▶ Task objective
Nothing outside the stretch is wanted. Repeat exactly the lines of the listing below from the one that contains "Sophisticated dining room" through the one that contains "New Zealand's Matt", both ends included.

▶ Task input
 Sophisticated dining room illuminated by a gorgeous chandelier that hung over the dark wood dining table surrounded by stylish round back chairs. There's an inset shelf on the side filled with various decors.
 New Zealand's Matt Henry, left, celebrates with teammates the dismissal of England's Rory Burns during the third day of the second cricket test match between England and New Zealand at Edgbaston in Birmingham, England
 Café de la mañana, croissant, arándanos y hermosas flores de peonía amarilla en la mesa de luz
...
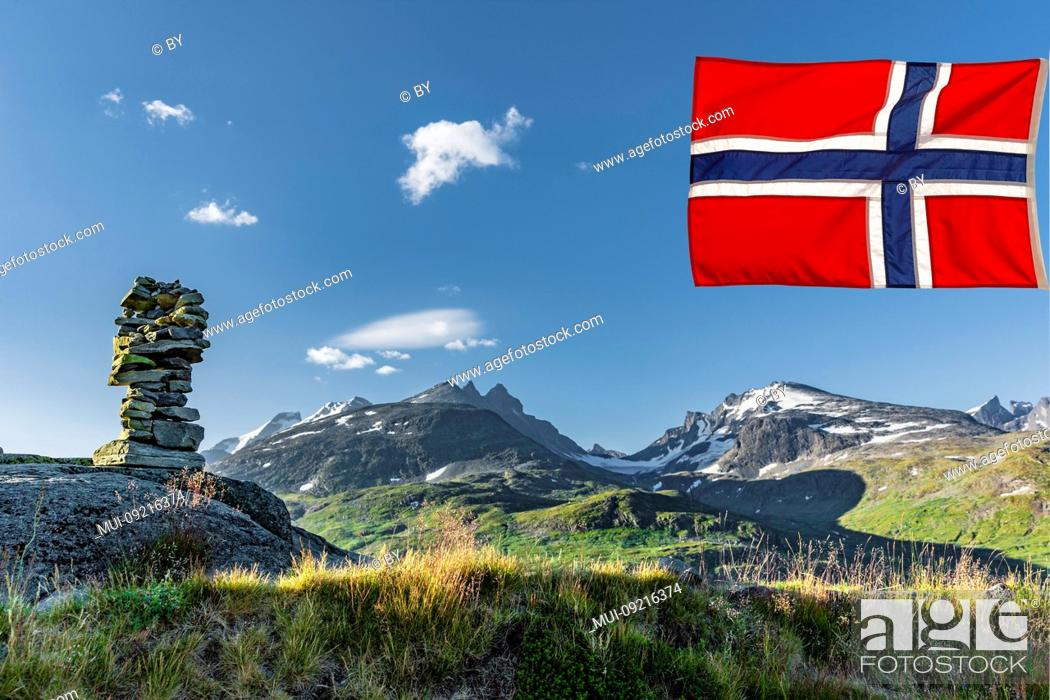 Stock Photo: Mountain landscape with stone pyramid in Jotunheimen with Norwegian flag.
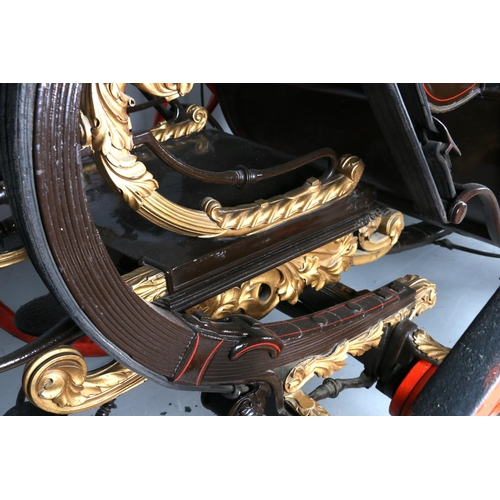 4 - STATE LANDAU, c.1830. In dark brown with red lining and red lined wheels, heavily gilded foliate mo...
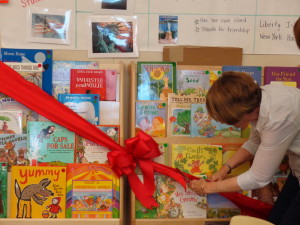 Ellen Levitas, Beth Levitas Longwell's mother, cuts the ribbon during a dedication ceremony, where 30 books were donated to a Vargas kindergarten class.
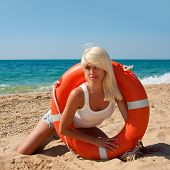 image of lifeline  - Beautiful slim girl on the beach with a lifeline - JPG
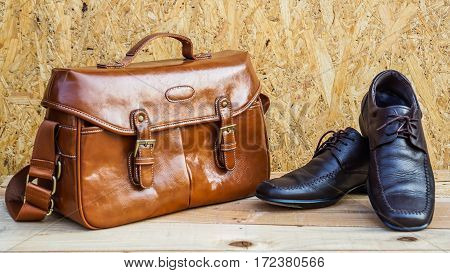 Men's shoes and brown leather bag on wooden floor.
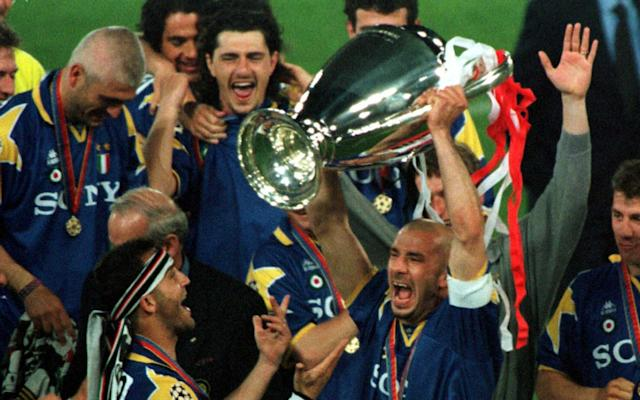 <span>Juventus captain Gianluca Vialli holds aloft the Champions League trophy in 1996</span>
* * *
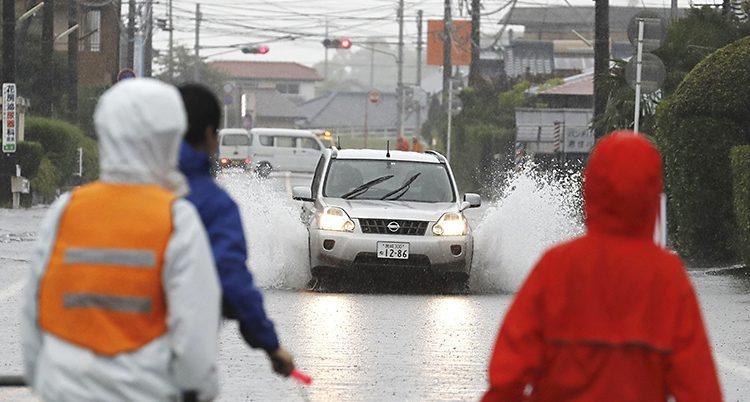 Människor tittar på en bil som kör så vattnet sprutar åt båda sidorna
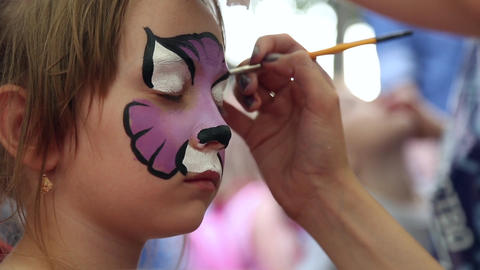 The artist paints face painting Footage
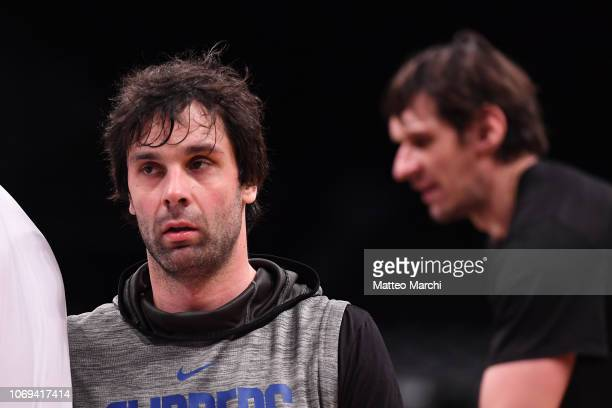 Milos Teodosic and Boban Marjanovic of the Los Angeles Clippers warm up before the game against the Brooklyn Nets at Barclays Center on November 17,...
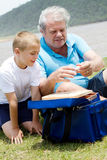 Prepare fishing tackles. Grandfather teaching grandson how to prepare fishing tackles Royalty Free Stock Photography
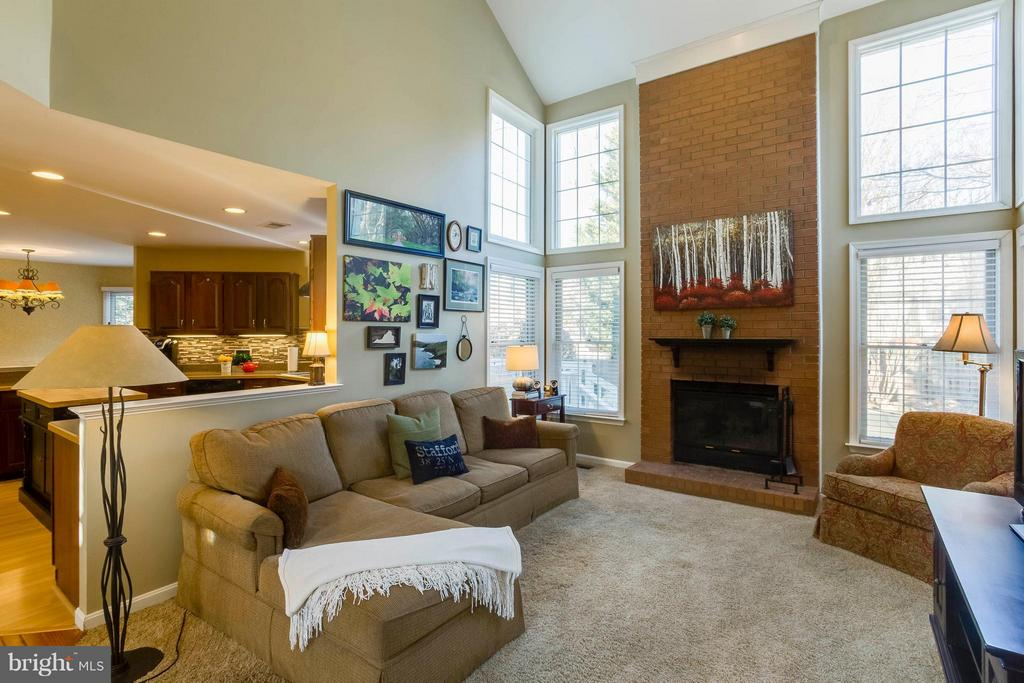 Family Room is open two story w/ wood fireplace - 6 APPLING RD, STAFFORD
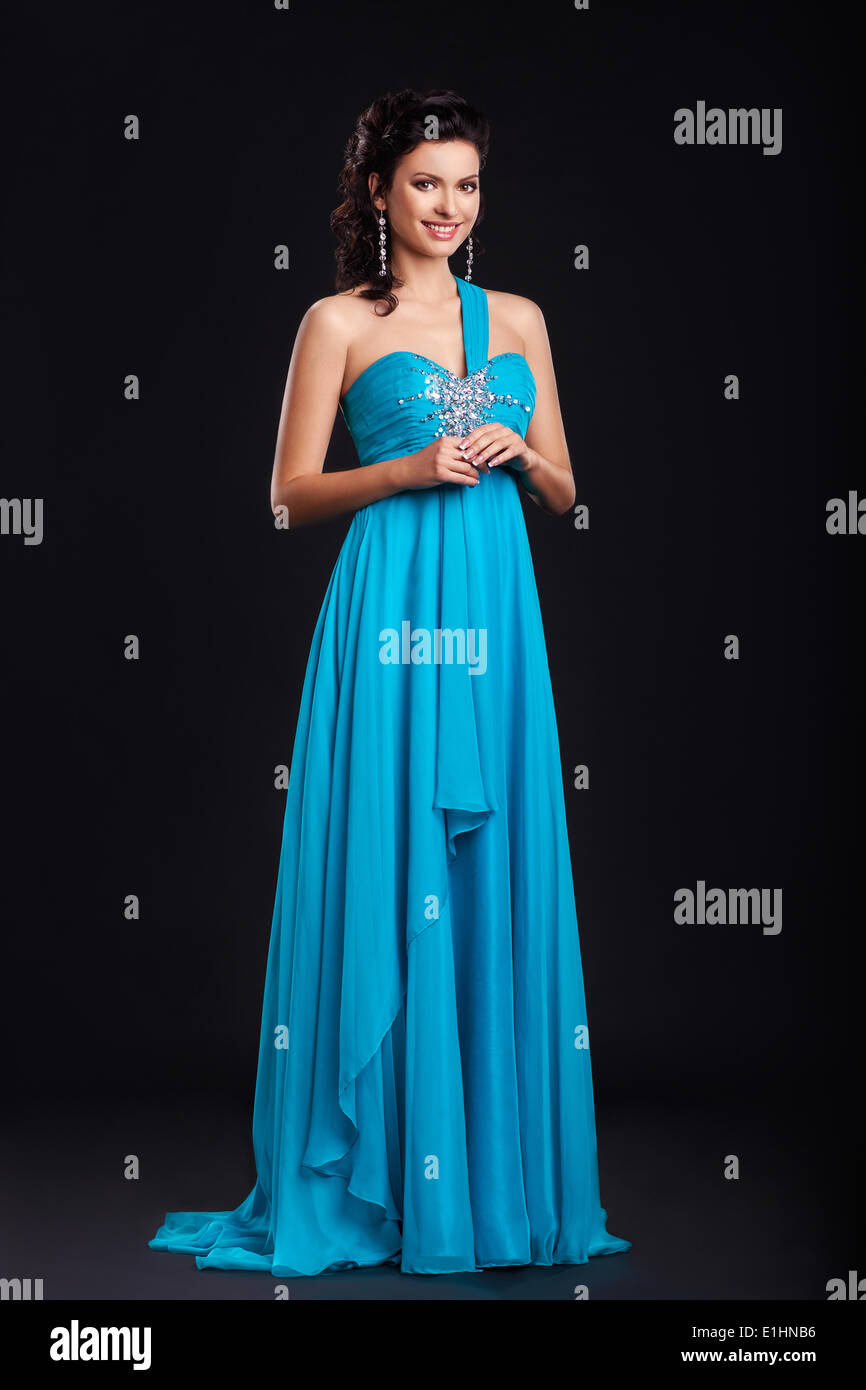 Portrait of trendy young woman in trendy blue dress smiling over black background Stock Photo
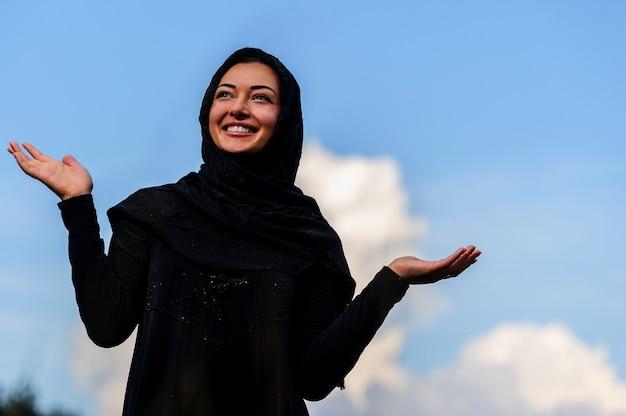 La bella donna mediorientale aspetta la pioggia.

▶ Completed exercise
 Sophisticated dining room illuminated by a gorgeous chandelier that hung over the dark wood dining table surrounded by stylish round back chairs. There's an inset shelf on the side filled with various decors.
 New Zealand's Matt Henry, left, celebrates with teammates the dismissal of England's Rory Burns during the third day of the second cricket test match between England and New Zealand at Edgbaston in Birmingham, England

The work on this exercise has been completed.